> Data yang Diberikan
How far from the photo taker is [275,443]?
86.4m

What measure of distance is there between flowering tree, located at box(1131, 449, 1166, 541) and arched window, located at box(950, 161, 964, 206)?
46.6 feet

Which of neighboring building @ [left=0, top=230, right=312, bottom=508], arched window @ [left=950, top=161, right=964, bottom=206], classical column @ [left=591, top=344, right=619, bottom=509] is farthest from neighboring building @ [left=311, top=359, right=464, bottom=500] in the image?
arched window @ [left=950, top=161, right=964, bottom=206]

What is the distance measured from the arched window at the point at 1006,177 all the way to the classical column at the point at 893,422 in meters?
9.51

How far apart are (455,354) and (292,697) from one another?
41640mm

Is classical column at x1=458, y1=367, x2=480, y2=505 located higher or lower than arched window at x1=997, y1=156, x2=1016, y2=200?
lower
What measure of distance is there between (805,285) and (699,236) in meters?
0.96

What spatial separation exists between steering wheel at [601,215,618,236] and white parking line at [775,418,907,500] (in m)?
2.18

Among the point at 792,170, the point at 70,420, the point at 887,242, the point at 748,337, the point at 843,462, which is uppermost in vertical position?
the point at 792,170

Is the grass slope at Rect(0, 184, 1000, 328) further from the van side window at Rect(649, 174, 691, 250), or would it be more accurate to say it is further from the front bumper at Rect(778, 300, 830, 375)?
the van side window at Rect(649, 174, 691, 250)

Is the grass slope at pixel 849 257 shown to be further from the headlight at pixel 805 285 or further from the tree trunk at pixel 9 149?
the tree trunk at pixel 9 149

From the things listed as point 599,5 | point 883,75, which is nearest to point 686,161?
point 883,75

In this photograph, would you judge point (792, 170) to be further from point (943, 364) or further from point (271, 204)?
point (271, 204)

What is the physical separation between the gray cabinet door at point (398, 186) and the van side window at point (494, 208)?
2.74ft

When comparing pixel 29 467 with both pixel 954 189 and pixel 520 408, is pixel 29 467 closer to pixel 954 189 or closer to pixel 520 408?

> Tugas
Salin seluruh baris di atas tanpa perubahan apa pun.

> Hasil Tugas
How far from the photo taker is [275,443]?
86.4m

What measure of distance is there between flowering tree, located at box(1131, 449, 1166, 541) and arched window, located at box(950, 161, 964, 206)?
46.6 feet

Which of neighboring building @ [left=0, top=230, right=312, bottom=508], arched window @ [left=950, top=161, right=964, bottom=206], classical column @ [left=591, top=344, right=619, bottom=509] is farthest from neighboring building @ [left=311, top=359, right=464, bottom=500] in the image?
arched window @ [left=950, top=161, right=964, bottom=206]

What is the distance measured from the arched window at the point at 1006,177 all the way to the classical column at the point at 893,422 in meters?
9.51

How far apart are (455,354) and (292,697) from one another?
41640mm

Is classical column at x1=458, y1=367, x2=480, y2=505 located higher or lower than arched window at x1=997, y1=156, x2=1016, y2=200?
lower
What measure of distance is there between (805,285) and (699,236) in meters?
0.96

What spatial separation exists between steering wheel at [601,215,618,236] and white parking line at [775,418,907,500] (in m)?
2.18

Among the point at 792,170, the point at 70,420, the point at 887,242, the point at 748,337, the point at 843,462, which is uppermost in vertical position?
the point at 792,170

Is the grass slope at Rect(0, 184, 1000, 328) further from the van side window at Rect(649, 174, 691, 250), or would it be more accurate to say it is further from the front bumper at Rect(778, 300, 830, 375)?
the van side window at Rect(649, 174, 691, 250)

Is the grass slope at pixel 849 257 shown to be further from the headlight at pixel 805 285 or further from the tree trunk at pixel 9 149?
the tree trunk at pixel 9 149

From the things listed as point 599,5 | point 883,75, which is nearest to point 686,161?
point 883,75

In this photograph, would you judge point (792, 170) to be further from point (943, 364) or further from point (271, 204)?
point (271, 204)

What is the physical separation between the gray cabinet door at point (398, 186) and the van side window at point (494, 208)?
2.74ft

When comparing pixel 29 467 with both pixel 954 189 and pixel 520 408, is pixel 29 467 closer to pixel 954 189 or closer to pixel 520 408?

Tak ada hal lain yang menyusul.